2. The apparatus as claimed in claim 1 wherein the drive means is a motor having a shaft and having mounted thereon, a drive pulley, the motor being mounted on the support frame, the second end of the extruder shaft having mounted thereon a drive pulley, and wherein the motor pulley and the drive pulley are connected with at least one drive belt.

3. The apparatus as claimed in claim 1 wherein the drive means is a power take-off from power equipment.

4. The apparatus as claimed in claim 1 wherein the extruder shaft is comprised of two pieces, wherein the two pieces are attached to each other in a linear alignment, end to end, and the attachment means is a clamp having a shear pin to hold the attachment means together.

5. The apparatus as claimed in claim 1 wherein the vented barrel is a split barrel having at least two segments.

6. The apparatus as claimed in claim 1 wherein the vented barrel has an extension at the outlet end of the vented barrel.

7. The apparatus as claimed in claim 1 wherein the support frame has, in addition, wheels attached thereto for transportation purposes.

8. The apparatus as claimed in claim 1 that is mounted in a horizontal position on the support frame.

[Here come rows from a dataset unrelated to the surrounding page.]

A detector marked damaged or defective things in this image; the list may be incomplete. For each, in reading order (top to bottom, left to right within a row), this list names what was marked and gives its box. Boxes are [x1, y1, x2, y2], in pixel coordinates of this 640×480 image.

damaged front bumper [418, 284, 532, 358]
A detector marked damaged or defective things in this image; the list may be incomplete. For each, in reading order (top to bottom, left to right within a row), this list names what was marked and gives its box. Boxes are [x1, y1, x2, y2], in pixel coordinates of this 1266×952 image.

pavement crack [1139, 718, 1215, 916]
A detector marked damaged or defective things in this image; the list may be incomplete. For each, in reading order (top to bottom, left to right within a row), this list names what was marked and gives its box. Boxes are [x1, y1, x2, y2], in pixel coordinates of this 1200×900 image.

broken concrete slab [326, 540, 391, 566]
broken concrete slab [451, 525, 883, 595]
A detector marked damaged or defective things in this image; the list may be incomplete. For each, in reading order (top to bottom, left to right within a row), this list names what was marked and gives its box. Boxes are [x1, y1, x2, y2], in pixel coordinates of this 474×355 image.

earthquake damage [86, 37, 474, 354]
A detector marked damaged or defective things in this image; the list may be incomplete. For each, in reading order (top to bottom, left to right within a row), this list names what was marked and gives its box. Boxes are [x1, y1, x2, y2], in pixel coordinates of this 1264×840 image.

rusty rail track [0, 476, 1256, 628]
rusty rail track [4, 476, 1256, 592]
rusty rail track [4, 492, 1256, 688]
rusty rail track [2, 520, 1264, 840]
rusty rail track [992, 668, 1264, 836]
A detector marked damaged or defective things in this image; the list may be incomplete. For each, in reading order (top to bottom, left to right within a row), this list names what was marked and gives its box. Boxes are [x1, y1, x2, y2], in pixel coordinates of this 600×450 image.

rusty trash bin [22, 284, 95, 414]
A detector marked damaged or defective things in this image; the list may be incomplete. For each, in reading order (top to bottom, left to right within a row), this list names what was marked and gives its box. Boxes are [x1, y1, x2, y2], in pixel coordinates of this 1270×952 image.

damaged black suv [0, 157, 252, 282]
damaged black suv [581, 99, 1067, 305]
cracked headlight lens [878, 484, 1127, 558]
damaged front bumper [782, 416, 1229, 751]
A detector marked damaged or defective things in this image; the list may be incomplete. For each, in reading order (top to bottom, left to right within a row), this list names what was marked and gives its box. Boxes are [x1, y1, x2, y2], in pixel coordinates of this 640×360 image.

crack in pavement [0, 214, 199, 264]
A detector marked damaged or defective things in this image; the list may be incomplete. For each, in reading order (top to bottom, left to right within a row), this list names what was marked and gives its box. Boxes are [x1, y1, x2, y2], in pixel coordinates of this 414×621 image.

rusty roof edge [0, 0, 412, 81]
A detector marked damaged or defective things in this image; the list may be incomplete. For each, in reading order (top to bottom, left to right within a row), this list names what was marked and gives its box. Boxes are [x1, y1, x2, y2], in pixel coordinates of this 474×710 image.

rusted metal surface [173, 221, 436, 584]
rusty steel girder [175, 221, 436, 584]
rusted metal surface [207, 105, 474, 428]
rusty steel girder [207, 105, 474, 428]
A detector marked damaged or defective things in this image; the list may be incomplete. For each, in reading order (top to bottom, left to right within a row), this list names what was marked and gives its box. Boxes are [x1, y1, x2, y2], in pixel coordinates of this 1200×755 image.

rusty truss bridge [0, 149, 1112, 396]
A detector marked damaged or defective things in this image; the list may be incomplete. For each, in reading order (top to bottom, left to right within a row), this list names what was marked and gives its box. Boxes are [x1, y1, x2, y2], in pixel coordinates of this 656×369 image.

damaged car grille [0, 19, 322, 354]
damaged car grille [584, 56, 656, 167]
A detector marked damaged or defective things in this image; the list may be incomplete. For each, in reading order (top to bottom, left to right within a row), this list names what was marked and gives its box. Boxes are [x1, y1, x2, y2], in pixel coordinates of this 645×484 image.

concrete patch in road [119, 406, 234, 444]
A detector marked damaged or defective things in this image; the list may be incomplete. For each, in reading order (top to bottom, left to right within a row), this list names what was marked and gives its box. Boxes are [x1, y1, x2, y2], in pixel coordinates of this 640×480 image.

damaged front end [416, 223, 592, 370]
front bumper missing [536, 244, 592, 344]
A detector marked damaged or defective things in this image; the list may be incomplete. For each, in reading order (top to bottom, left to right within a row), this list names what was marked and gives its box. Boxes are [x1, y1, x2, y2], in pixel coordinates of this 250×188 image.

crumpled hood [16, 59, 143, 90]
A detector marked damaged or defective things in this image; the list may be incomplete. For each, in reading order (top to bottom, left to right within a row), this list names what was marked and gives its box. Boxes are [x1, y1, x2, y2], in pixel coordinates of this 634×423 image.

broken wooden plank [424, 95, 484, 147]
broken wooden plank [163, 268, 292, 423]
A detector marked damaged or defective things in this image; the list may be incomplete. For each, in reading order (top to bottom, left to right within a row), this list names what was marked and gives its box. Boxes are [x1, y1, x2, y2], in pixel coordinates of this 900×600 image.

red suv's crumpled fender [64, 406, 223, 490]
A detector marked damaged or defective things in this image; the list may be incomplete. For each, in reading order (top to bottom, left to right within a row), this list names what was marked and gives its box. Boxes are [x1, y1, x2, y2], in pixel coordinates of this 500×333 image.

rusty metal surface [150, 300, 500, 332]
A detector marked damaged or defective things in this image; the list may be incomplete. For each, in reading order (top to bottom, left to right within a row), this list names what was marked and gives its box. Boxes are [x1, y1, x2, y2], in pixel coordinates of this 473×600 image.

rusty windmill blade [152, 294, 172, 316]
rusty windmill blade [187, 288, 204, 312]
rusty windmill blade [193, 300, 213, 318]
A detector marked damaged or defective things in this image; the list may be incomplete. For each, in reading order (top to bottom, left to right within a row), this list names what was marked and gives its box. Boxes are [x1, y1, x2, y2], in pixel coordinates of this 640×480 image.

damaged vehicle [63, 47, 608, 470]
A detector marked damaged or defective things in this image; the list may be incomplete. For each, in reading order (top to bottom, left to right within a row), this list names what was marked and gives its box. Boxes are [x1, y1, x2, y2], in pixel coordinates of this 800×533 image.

9. The apparatus as claimed in claim 1 that is mounted in a vertical position on the support frame.

10. The apparatus as claimed in claim 1 that has elongated slits in the vented barrel.

11. The apparatus as claimed in claim 1 that has elongated slits in the vented barrel and the split barrel has a gap at the splits.

12. The apparatus as claimed in claim 1 in which the vented barrel is round in configuration.

13. The apparatus as claimed in claim 1 in which the vented barrel is square in configuration.

14. The apparatus as claimed in claim 1 in which the vented barrel is diamond shaped in configuration.

15. A densified biomass material that has a density of 75 pounds per square foot or greater.